- _Goal of the exercise_: Reproduce the full listing that appears beneath this instruction exactly.

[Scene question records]
----

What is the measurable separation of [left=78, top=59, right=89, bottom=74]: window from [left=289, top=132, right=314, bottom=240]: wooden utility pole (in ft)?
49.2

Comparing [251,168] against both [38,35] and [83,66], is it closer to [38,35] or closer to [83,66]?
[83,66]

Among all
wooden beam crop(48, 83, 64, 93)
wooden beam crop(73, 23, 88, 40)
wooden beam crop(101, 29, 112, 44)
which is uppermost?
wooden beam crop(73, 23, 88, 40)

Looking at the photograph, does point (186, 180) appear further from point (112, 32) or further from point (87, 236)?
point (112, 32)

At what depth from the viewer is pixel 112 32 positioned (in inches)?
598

----

- _Final answer_:
What is the measurable separation of [left=78, top=59, right=89, bottom=74]: window from [left=289, top=132, right=314, bottom=240]: wooden utility pole (in ft)?
49.2

Comparing [251,168] against both [38,35] and [83,66], is it closer to [38,35] or closer to [83,66]?
[83,66]

Among all
wooden beam crop(48, 83, 64, 93)
wooden beam crop(73, 23, 88, 40)
wooden beam crop(101, 29, 112, 44)
which is uppermost?
wooden beam crop(73, 23, 88, 40)

Looking at the photograph, does point (186, 180) appear further from point (112, 32) or further from point (87, 236)?
point (112, 32)

At what depth from the viewer is pixel 112 32 positioned (in inches)?
598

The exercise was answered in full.